Tâche assignée 1:
D'après le texte sur le maintien de la paix, répondez s'il vous plaît aux trois points suivants, en marquant vos réponses (a), (b) et (c).
(a) Au nom de quelle entité le Directeur a-t-il fait ses promesses ?
(b) Quels deux lieux le Président de l'Assemblée générale cite-t-il pour montrer que la prévention fait déjà partie du maintien de la paix ?
(c) Quel autre grand contributeur de troupes a insisté sur la primauté des solutions politiques ?
Tâche assignée 2: Poursuivez le texte sur le maintien de la paix après sa dernière phrase.

Texte fourni:
##############################
Nous avons besoin, a dit le Directeur, de mandats clairs et applicables, d’un engagement politique cohérent, de ressources suffisantes, d’un bon capital humain et du consentement durable des parties au conflit.  Au nom du Secrétariat de l’ONU, il a promis un leadership de qualité, de meilleures performances, des analyses pointues, des rapports honnêtes, une bureaucratie allégée, une redevabilité claire et un meilleur soutien aux pays contributeurs de contingents.

Comme le Secrétaire général dans ses propositions de réforme, le Président de l’Assemblée générale a mis l’accent sur la prévention des conflits et tué, ce faisant, « deux idées fausses »: la prévention ne veut pas dire moins de maintien de la paix et la prévention et le maintien de la paix ne sont pas des activités distinctes ou séparées.  Le fait est, a-t-il rappelé, que la prévention est déjà une partie du maintien de la paix comme on l’a vu au Libéria où la Mission a apaisé les tensions préélectorales, et à Abyei, où les Casque bleus ont fait un travail novateur d’apaisement auprès des communautés locales.  Ces exemples doivent se multiplier, a estimé le Président.  Il faut porter une attention plus marquée à la prévention dans toutes les missions qui pourraient ainsi être déployées plus rapidement et s’adapter aux signes avant-coureurs des conflits.

Les délégations ont appuyé ce point de vue, insistant sur le fait que les opérations de maintien de la paix ne sont pas une fin en soi mais bien un soutien aux processus et solutions politiques aux conflits.  Les lacunes systémiques liées, entre autres, au manque d’intérêt pour des solutions politiques favorables à une paix durable sont bien connues, a ainsi tranché l’Inde qui a vu les limites de ces « grandes missions de stabilisation ».  Autre grand contributeur de troupes, le Pakistan a aussi insisté sur la primauté des solutions politiques et l’appel du Secrétaire général en ce sens.
##############################
Données extraites:

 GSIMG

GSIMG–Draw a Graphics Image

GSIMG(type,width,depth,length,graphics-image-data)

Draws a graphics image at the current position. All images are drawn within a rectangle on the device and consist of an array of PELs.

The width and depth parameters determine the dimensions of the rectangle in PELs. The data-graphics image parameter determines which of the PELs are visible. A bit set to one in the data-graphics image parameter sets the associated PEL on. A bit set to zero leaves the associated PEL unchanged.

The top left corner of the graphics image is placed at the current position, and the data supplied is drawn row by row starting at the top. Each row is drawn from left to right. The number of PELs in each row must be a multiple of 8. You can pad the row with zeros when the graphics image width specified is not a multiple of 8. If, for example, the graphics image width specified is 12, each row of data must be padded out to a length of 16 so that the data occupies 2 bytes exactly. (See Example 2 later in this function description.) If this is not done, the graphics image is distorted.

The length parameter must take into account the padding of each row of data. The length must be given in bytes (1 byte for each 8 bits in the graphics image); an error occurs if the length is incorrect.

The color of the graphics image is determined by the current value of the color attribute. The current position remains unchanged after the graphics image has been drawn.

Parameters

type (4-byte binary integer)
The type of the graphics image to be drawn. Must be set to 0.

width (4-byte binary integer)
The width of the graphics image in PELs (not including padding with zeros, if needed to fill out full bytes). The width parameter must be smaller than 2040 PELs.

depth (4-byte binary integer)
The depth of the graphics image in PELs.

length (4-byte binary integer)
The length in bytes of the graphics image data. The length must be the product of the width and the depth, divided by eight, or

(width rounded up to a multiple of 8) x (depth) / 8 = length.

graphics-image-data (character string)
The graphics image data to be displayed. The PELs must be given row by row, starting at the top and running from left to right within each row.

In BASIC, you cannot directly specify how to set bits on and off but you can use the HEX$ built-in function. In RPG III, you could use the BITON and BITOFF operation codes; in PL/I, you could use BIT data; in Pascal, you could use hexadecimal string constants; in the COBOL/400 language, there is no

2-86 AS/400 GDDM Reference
##############################
Résultat 1:
(a) Le Secrétariat de l'ONU.
(b) Le Libéria et Abyei.
(c) Le Pakistan.

Résultat 2:
Nous devons, ont reconnu les États-Unis, travailler dur pour réformer le système.  Le pays a prôné une « culture de la performance » où seules les troupes les plus performantes seraient déployées.  La performance, ont fait valoir plusieurs délégations, dépend surtout de mandats clairs basés sur une évaluation « objective » de la situation, comme l’a dit le Mouvement des pays non alignés.  Or, les mandats élaborés par le Conseil de sécurité s’appuient souvent sur des considérations politiques qui compliquent davantage la situation et accroissent inutilement les risques, a dénoncé le Pakistan, relayant les multiples appels aux consultations entre le Conseil, le Secrétariat et les pays contributeurs de troupes pendant tout le cycle de vie d’une mission.

Ces pays fournisseurs de contingents ont particulièrement insisté sur les recommandations du « Rapport Cruz » relatives à la sécurité des 110 000 soldats de la paix actuellement déployés.  En 2018, 12 d’entre eux ont déjà perdu la vie contre 56 en 2017, le plus lourd bilan depuis 1994. 

En début de séance le Comité a adopté son ordre du jour provisoire* et son projet de programme de travail** après avoir élu son Président, M. Tijjani Muhammad Bande, du Nigéria, et ses Vice-Présidents, Mme Gabriela Martinic, de l’Argentine, et MM Mariusz Lewicki, de la Pologne, Michael Douglas Grant, du Canada, et Takeshi Akahori, du Japon.  M. Mohammad Helmy Ahmad Aboulwafa, de l’Égypte, assumera les fonctions de rapporteur.  Le Groupe de travail plénier sera présidé par le Vice-Président canadien.

Le Comité spécial reprendra ses travaux demain, mardi 13 février, à partie de 10 heures.

*A/AC.121/2018/L.1

**A/AC.121/2018/L.2

DÉBAT GÉNÉRAL

Le Président de la soixante-douzième session de l’Assemblée générale, M. MIROSLAV LAJČÁK, a axé son intervention sur quatre points et d’abord la prévention des conflits.  Les Nations Unies, a-t-il dit, ont été créées pour sauver les populations des horreurs de la guerre et pas pour réagir seulement quand ces horreurs sont déjà là.  Plus de prévention ne veut pas dire moins de maintien de la paix, a précisé le Président.  Certes une action précoce peut, dans certains cas, empêcher le déploiement de missions militaires mais dans d’autres, elle peut faire en sorte que les Casques bleus se déploient dans des environnements moins hostiles et aient la chance de maintenir la paix tant qu’elle est là, au lieu de pallier son absence.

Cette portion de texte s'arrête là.